Research
We develop new computational and experimental tools to study tissue organization in health and disease. Our major focus is studying dynamically remodeling systems such as the ovary and cardiovascular system. Tissue function arises from the coordinated behaviors of cells across time and space. In homeostasis, diverse groups of cells collectively sense, integrate, and respond to local and global signals. How cell circuits integrate combinations of finite signals to regulate diverse outputs while maintaining coherent tissue function is a fundamental question in cell signaling, gene regulation, and physiology. Because our ability to understand is fundamentally limited by what we can measure and model, we work at the interface of cutting-edge genomic technologies (single-cell and spatial methods for tissue biology), perturbations, and computation.
Technology
Perturbations
Computation
Current Research Topics
The cardiovascular system is exposed to continuously fluctuating signals that can trigger pathogenic cellular states. We study the molecular drivers of pathogenesis in cardiovascular disease, including coronary artery disease and aortic aneurysms.
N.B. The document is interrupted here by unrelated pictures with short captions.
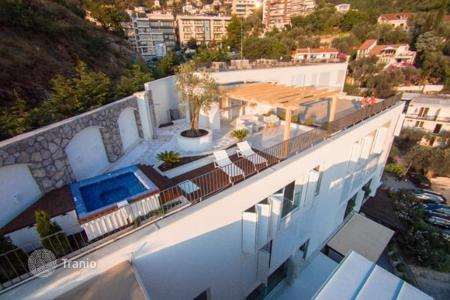 Residential for sale in Budva. The apartment is in a complex of luxury class with a terrace overlooking the sea in the village of Miločer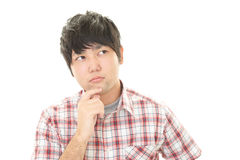 Uomo asiatico stanco Immagini Stock Libere da Diritti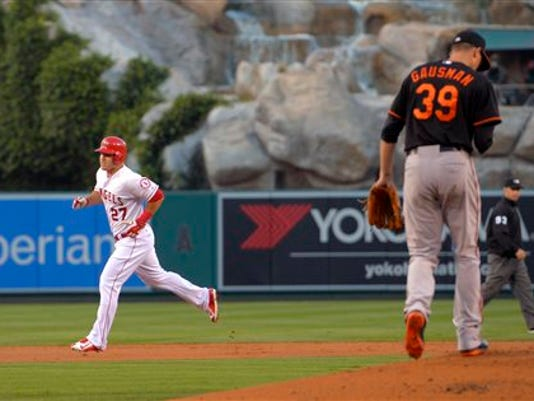 Los Angeles'' Mike Trout, left, rounds second after hitting a solo home run as Baltimore pitcher Kevin Gausman walks back to the mound during the first inning on Friday in Anaheim, California.   Summary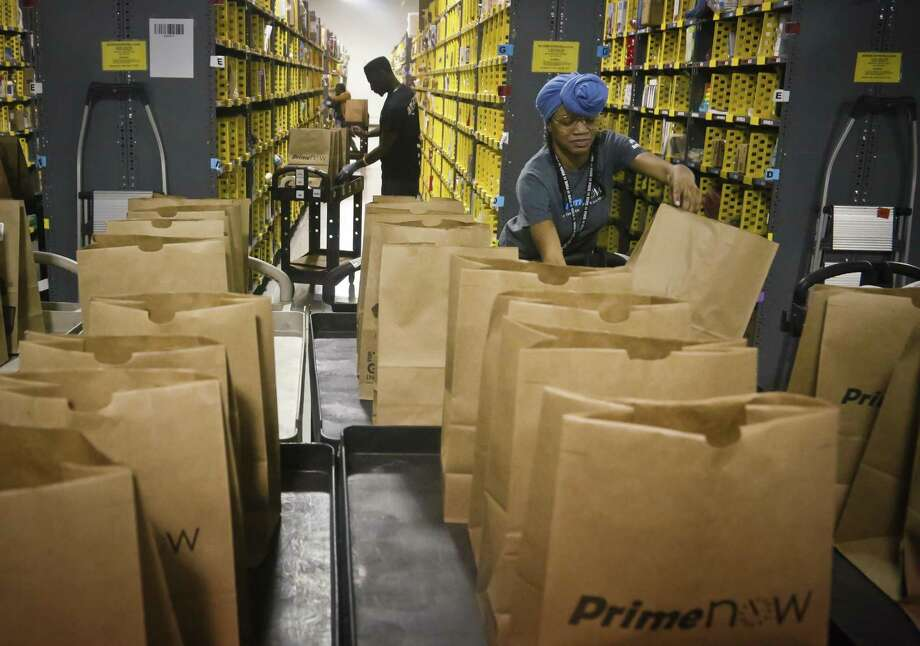 A series of blue-chip companies, among them Amazon, have all announced plans in recent weeks to hire and invest in the United States, although some highly promoted announcements were essentially recycled versions of previous news releases. Photo: Bebeto Matthews /Associated Press / Copyright 2016 The Associated Press. All rights reserved.
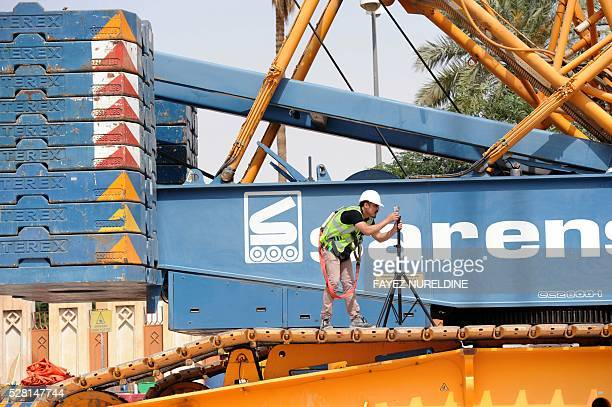 A worker takes measurement on May 4 2016 at a construction site of a section of the Saudi capital Riyadh's $225 billion metro system The system which...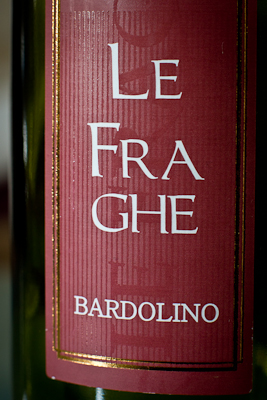 Closeup of the lettering on a bottle of Le Fraghe, an Italian red wine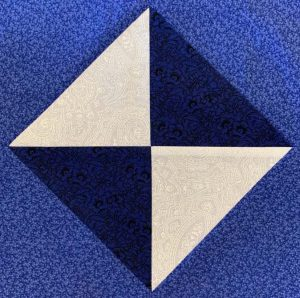 Blue, dark blue and white envelope-shaped pattern quilt block.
Understanding continuous cell state transitions in cardiovascular disease
Dissecting the principles of tissue organization through ovarian remodeling
The ovary is one of the first organs to age. The composition of ovarian cell types, their cellular programs, and interactions within the ovary change dynamically across the estrus/menstrual cycle to control both the reproductive and endocrine functions of the ovary. Throughout this recurrent process, cells undergo continuous phenotypic switching which requires the precise coordination of intra- and inter-cellular signaling. For example, stromal and granulosa cells regulate follicle activation and the delivery of key signaling factors from the vasculature, all of which affect ovulation. Upon ejecting its oocyte, follicles take on a second life by transforming into the corpus luteum, an endocrine structure.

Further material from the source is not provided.